Here is the example:
example based on cpus data in MASS and follows Venables & Ripley
MASS 3rd ed, page 311
require(MASS) data(cpus) y<-log10(cpus$perf) X<-cpus[,2:8]
require(caret) require(caretEnsemble)
fitCtrl <- trainControl(method = "repeatedcv", number=10, repeats=10, savePredictions="final")

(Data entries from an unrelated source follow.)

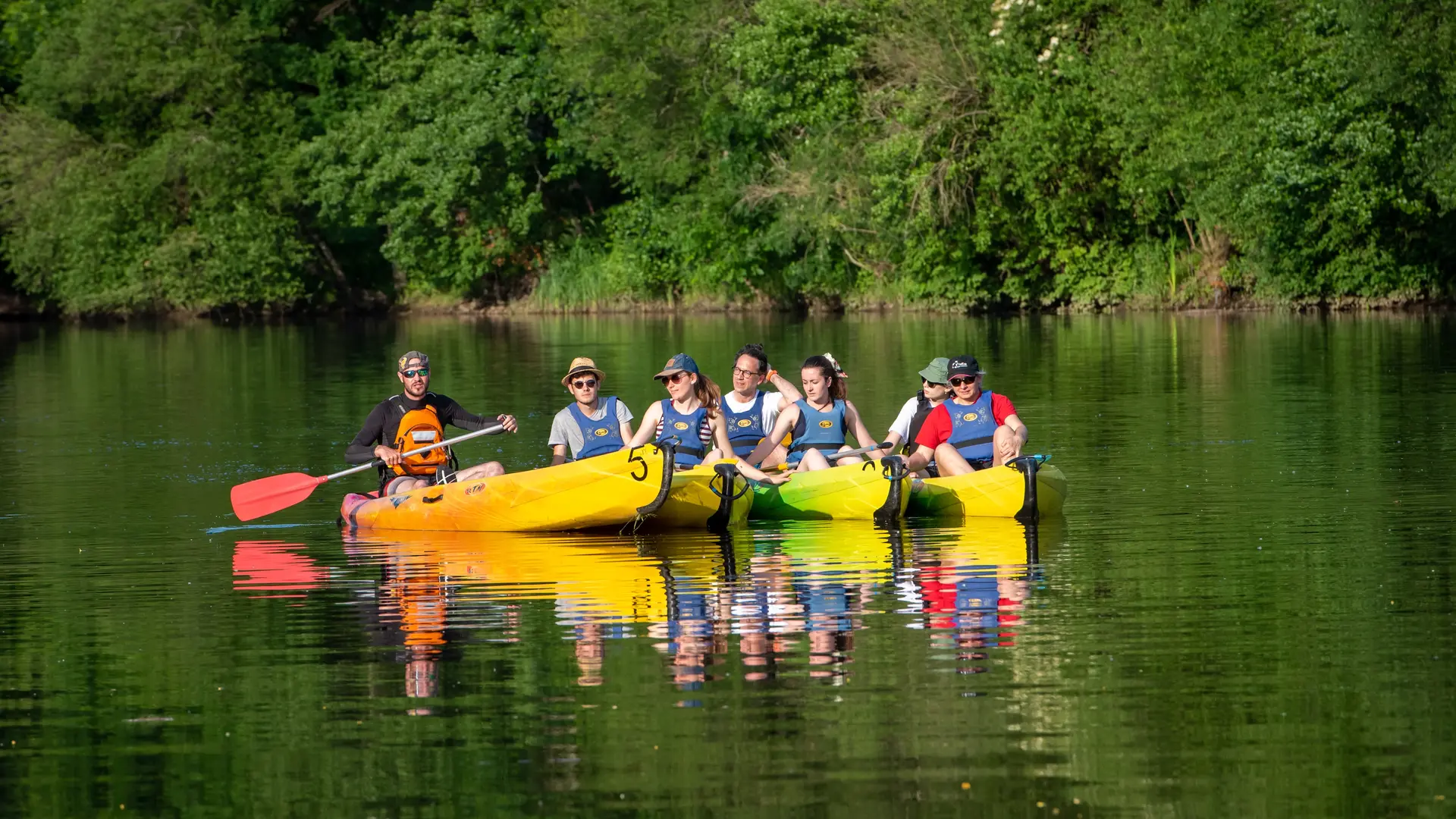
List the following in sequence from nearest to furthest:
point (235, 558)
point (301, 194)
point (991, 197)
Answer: point (235, 558)
point (991, 197)
point (301, 194)

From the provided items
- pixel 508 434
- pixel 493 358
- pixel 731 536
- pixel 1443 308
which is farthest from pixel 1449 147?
pixel 731 536

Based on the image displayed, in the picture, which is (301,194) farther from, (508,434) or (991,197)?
(508,434)

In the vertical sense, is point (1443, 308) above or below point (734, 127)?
below

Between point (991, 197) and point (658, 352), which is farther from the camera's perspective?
point (991, 197)

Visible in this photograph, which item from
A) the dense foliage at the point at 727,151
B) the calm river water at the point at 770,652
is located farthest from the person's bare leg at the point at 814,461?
the dense foliage at the point at 727,151

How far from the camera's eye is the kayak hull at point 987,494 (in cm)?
1514

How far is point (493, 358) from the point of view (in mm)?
37188

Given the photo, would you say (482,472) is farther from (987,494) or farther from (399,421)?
(987,494)

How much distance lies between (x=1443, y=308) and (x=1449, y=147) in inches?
193

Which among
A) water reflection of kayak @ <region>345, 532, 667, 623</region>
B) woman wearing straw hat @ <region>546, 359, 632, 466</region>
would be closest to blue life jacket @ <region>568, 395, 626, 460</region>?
woman wearing straw hat @ <region>546, 359, 632, 466</region>

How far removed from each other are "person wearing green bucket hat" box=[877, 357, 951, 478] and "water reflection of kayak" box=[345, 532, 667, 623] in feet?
7.96

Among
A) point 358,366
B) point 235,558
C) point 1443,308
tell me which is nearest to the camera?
point 235,558

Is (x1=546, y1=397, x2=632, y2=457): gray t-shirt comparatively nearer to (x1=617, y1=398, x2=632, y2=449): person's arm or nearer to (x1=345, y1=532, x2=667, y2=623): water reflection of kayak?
(x1=617, y1=398, x2=632, y2=449): person's arm

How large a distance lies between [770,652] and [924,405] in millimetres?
6246
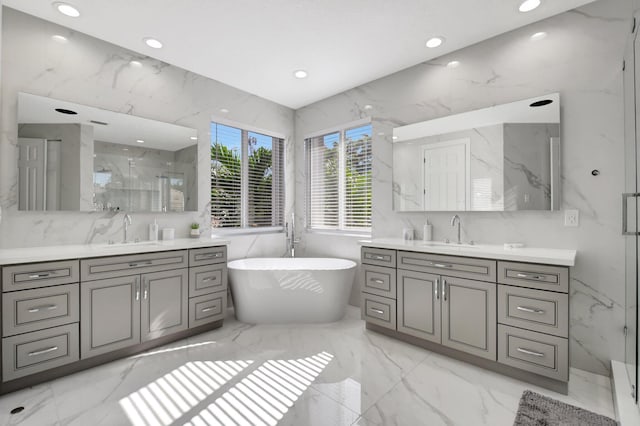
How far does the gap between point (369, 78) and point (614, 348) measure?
3275 mm

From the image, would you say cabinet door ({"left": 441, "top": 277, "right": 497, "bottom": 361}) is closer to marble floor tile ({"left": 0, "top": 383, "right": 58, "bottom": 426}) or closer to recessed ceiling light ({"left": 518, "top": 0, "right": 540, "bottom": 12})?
recessed ceiling light ({"left": 518, "top": 0, "right": 540, "bottom": 12})

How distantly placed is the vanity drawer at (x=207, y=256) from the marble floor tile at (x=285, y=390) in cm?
77

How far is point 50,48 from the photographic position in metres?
2.53

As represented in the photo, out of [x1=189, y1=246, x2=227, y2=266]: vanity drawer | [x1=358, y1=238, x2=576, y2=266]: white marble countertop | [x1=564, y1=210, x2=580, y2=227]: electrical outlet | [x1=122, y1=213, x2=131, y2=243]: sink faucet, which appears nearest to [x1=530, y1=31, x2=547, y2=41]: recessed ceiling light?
[x1=564, y1=210, x2=580, y2=227]: electrical outlet

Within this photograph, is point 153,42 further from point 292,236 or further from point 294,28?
point 292,236

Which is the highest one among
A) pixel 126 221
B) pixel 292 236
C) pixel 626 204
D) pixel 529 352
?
pixel 626 204

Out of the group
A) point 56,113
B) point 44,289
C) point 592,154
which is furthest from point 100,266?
point 592,154

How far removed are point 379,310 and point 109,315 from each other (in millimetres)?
2313

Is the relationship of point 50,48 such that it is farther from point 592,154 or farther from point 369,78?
point 592,154

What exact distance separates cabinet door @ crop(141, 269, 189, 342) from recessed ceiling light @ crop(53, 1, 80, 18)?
2.16 m

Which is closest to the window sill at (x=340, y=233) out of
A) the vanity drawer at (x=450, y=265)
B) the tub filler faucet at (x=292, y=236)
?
the tub filler faucet at (x=292, y=236)

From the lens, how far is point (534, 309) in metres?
2.11

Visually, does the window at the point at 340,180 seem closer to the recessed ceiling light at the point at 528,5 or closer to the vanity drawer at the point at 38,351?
the recessed ceiling light at the point at 528,5

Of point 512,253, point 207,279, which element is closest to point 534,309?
point 512,253
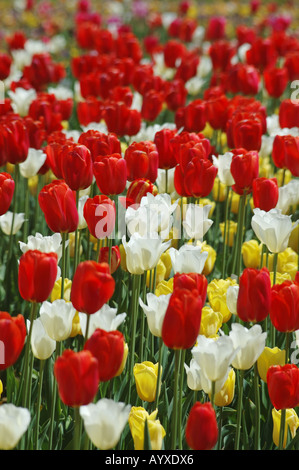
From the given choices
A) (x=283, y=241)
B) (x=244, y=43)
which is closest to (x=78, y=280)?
(x=283, y=241)

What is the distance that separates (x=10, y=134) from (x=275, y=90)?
7.26 ft

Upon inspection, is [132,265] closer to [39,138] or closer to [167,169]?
[167,169]

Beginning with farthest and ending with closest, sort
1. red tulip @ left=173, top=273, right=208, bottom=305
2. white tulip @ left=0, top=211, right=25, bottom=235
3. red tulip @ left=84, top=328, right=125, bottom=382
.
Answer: white tulip @ left=0, top=211, right=25, bottom=235 < red tulip @ left=173, top=273, right=208, bottom=305 < red tulip @ left=84, top=328, right=125, bottom=382

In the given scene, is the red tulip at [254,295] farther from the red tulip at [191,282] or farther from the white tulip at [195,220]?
the white tulip at [195,220]

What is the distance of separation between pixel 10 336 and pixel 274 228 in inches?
39.8

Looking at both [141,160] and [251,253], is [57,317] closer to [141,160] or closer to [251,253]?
[141,160]

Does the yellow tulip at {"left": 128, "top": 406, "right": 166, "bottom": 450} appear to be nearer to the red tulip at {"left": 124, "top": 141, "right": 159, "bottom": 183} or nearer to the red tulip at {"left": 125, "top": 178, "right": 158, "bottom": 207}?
the red tulip at {"left": 125, "top": 178, "right": 158, "bottom": 207}

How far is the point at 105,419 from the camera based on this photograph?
170cm

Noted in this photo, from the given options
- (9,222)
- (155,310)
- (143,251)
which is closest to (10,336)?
(155,310)

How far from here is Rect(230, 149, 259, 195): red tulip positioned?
2932 mm

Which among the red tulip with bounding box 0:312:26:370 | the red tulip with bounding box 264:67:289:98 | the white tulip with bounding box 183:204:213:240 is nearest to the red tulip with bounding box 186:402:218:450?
the red tulip with bounding box 0:312:26:370

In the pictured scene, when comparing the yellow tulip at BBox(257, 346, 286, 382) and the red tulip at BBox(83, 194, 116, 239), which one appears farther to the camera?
the red tulip at BBox(83, 194, 116, 239)

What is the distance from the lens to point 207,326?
2.40m

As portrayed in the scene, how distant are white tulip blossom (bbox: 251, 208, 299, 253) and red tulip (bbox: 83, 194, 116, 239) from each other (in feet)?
1.56
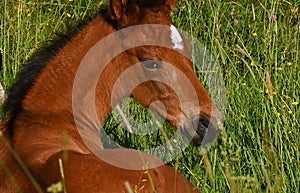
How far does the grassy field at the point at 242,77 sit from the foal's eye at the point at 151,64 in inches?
17.8

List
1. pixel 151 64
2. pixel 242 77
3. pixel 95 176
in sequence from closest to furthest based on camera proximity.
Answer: pixel 95 176, pixel 151 64, pixel 242 77

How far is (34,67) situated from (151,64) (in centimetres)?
58

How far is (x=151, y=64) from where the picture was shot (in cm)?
409

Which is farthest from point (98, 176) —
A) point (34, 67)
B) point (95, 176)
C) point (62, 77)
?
point (34, 67)

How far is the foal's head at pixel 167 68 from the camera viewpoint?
4059mm

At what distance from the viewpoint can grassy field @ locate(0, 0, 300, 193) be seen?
4.27 metres

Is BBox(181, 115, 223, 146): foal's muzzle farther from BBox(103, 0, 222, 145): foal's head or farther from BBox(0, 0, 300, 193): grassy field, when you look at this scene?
BBox(0, 0, 300, 193): grassy field

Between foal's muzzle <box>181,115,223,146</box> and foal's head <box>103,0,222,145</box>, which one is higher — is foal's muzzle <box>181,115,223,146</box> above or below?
below

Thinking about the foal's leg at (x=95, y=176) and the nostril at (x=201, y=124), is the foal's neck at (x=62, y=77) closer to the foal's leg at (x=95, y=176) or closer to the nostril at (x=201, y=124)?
the nostril at (x=201, y=124)

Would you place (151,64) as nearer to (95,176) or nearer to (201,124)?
(201,124)

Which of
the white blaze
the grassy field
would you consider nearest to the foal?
the white blaze

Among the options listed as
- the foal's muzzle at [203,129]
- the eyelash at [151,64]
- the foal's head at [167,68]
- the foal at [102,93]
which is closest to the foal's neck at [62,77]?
the foal at [102,93]

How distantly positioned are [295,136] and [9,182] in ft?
5.93

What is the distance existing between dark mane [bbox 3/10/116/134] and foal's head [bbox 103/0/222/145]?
155mm
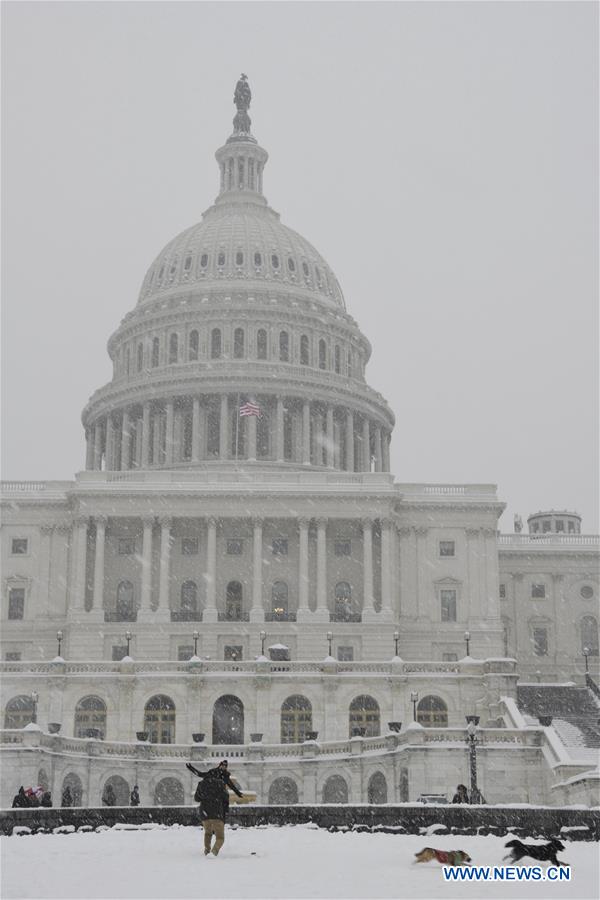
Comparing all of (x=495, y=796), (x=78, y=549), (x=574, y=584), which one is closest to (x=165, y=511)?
(x=78, y=549)

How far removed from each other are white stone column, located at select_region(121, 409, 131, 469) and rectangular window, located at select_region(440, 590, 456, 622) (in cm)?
3547

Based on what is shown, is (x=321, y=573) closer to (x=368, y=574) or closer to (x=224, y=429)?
(x=368, y=574)

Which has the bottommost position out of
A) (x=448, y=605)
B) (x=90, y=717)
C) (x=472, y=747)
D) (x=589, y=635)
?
(x=472, y=747)

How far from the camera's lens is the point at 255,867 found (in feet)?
84.4

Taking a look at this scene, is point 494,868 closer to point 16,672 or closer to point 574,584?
point 16,672

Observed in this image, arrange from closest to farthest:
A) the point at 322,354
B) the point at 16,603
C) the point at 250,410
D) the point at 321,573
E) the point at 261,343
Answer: the point at 321,573 < the point at 16,603 < the point at 250,410 < the point at 261,343 < the point at 322,354

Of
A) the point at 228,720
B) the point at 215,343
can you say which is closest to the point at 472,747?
the point at 228,720

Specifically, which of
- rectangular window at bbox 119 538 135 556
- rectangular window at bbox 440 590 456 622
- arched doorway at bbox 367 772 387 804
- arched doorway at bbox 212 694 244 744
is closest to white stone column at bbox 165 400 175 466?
rectangular window at bbox 119 538 135 556

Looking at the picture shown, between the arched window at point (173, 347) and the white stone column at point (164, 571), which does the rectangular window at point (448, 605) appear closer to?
the white stone column at point (164, 571)

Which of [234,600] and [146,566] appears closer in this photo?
[146,566]

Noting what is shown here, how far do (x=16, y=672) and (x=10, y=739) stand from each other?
37.5 ft

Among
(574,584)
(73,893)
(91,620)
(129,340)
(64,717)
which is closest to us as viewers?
(73,893)

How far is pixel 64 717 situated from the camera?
70875 millimetres

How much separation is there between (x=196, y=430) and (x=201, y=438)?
83 cm
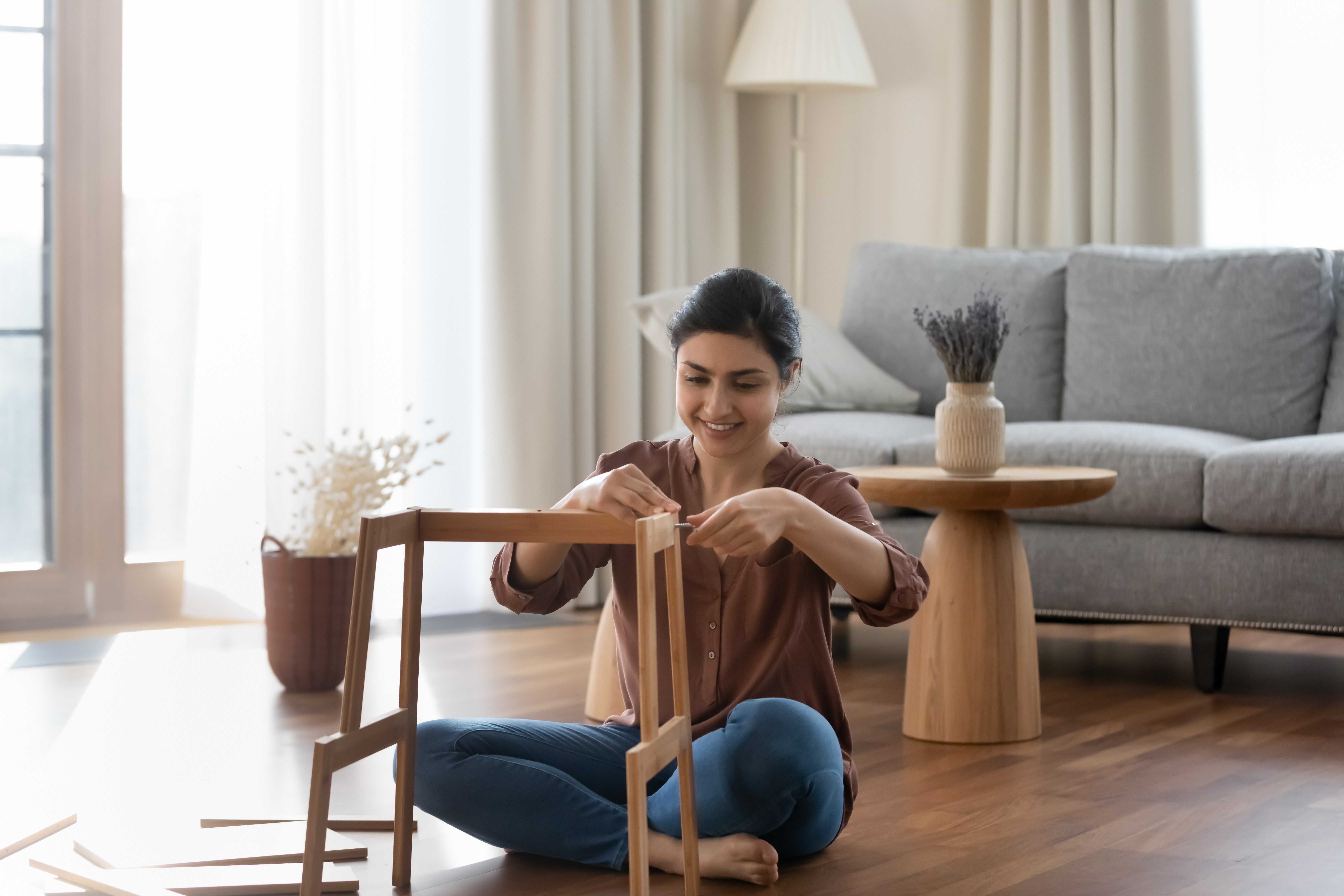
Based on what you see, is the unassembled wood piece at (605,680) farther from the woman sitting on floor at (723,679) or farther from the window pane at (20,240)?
the window pane at (20,240)

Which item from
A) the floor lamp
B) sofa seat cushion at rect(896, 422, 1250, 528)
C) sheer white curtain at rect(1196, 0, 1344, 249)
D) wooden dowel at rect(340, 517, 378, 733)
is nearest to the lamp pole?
the floor lamp

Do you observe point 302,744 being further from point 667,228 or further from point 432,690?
point 667,228

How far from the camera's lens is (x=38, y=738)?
2.32 meters

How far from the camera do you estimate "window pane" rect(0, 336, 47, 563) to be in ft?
11.2

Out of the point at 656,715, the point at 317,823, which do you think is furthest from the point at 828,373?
the point at 317,823

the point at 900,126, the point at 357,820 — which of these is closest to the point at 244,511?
the point at 357,820

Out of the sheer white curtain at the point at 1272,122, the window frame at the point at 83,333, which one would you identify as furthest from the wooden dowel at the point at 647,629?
the sheer white curtain at the point at 1272,122

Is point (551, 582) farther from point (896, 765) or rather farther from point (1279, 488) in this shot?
point (1279, 488)

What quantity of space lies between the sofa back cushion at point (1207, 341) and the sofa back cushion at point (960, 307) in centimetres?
8

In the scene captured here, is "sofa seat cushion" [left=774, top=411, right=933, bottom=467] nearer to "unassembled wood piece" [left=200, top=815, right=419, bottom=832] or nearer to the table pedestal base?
the table pedestal base

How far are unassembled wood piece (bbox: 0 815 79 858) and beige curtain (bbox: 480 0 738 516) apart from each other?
1889 mm

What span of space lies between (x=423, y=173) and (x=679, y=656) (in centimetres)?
253

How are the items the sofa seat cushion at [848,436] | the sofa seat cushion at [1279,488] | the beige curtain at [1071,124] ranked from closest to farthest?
the sofa seat cushion at [1279,488] < the sofa seat cushion at [848,436] < the beige curtain at [1071,124]

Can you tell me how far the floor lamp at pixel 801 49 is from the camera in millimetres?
3867
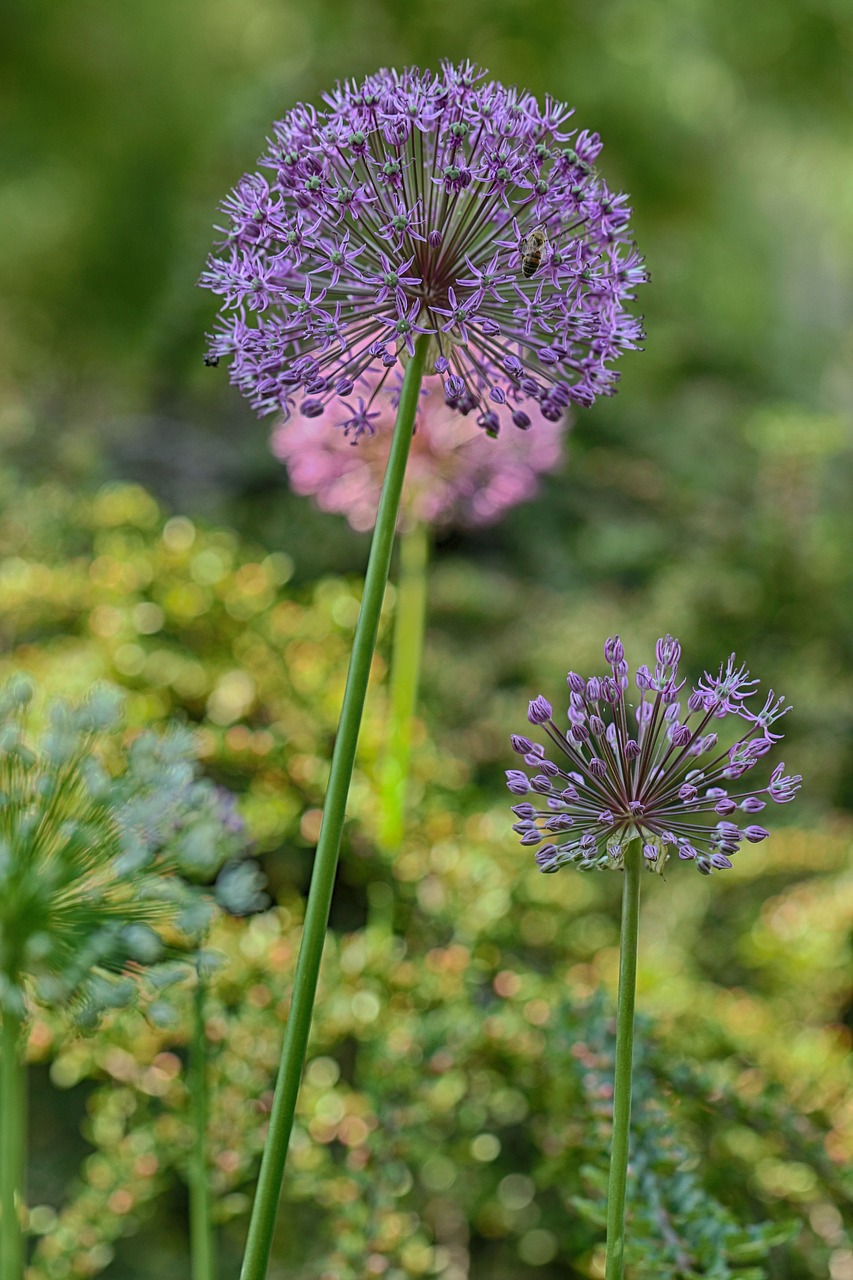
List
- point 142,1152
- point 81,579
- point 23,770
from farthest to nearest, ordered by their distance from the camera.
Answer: point 81,579 → point 142,1152 → point 23,770

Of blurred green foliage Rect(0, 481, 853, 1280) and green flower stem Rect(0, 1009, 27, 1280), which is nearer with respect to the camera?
green flower stem Rect(0, 1009, 27, 1280)

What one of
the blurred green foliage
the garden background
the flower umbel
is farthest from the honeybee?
the garden background

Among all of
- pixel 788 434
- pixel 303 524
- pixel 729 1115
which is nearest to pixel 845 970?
pixel 729 1115

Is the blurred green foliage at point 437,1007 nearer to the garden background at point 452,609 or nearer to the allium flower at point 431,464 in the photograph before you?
the garden background at point 452,609

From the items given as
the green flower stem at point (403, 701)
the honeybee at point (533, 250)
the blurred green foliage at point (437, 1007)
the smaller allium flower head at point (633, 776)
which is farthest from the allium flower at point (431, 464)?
the smaller allium flower head at point (633, 776)

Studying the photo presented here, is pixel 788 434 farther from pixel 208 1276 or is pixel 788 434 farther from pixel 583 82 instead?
pixel 583 82

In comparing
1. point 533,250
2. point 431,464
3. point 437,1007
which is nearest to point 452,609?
point 431,464

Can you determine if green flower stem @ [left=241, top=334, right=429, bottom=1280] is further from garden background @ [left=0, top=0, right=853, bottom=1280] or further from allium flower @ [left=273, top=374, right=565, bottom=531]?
allium flower @ [left=273, top=374, right=565, bottom=531]
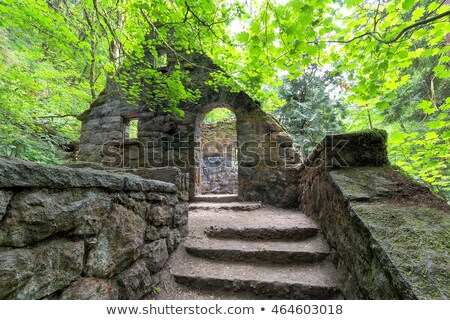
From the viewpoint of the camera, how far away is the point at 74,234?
43.8 inches

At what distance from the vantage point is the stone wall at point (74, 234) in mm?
836

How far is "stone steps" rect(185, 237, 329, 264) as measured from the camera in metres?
2.20

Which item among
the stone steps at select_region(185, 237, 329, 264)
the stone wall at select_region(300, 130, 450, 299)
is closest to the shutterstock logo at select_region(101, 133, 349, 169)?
the stone wall at select_region(300, 130, 450, 299)

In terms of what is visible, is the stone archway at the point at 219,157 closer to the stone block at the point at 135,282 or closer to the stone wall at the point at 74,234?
the stone block at the point at 135,282

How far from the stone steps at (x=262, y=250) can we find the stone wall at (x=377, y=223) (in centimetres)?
19

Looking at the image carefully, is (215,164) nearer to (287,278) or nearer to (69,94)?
(69,94)

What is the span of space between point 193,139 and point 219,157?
324 centimetres

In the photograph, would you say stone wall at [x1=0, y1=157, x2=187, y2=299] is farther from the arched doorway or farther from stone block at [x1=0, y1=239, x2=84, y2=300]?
the arched doorway

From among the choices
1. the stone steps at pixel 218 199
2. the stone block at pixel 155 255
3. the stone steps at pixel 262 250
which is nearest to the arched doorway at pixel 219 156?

models<-caretList(x=X,y=y,preProc=c("center","scale"), tuneList=list( lm=caretModelSpec(method="lm"), pls=caretModelSpec(method="pls",tuneLength=30), ridge=caretModelSpec(method="ridge", tuneGrid=expand.grid(.lambda=seq(0,.1,len=15))), enet=caretModelSpec(method="enet", tuneGrid=expand.grid(.lambda=c(0,.01,1), .fraction=seq(.05,1,len=20))), nnet=caretModelSpec(method="pcaNNet", tuneGrid=expand.grid(.decay=c(0,.01,.1), .size=1:10)), svm=caretModelSpec(method="svmRadial",tuneLength=10), mars=caretModelSpec(method="earth", tuneGrid=expand.grid(.degree=1:2, .nprune=2:38)), kknn=caretModelSpec(method="kknn", tuneGrid=expand.grid(.kmax=1:20, .distance=1:10, .kernel="optimal")), rpart=caretModelSpec(method="rpart2",tuneLength=10), som=caretModelSpec(method="xyf", tuneGrid=expand.grid(.xdim=seq(5,45,10), .ydim=seq(5,45,10), .xweight=c(.5,1,2), .topo="hexagonal")), gbm=caretModelSpec(method="gbm", tuneGrid=expand.grid(.interaction.depth=seq(1,7,2), .n.trees=seq(100,1000,50), .shrinkage=c(.01,.1), .n.minobsinnode=c(5,10))), treebag=caretModelSpec(method="treebag"), rf=caretModelSpec(method="rf", tuneLength=10,ntrees=1000,importance=TRUE), cubist=caretModelSpec(method="cubist", tuneGrid=expand.grid(.committees=c(10,50,100,200,300,500), .neighbors=c(0,1,3,5,7,9)))), trControl=fitCtrl)
results<-resamples(models) summary(results)
ensb<-caretEnsemble(models) ## gives an error about type of predictions:
Error in check_bestpreds_preds(modelLibrary) :
Component models do not all have the same type of predicitons.
Predictions are a mix of numeric, character.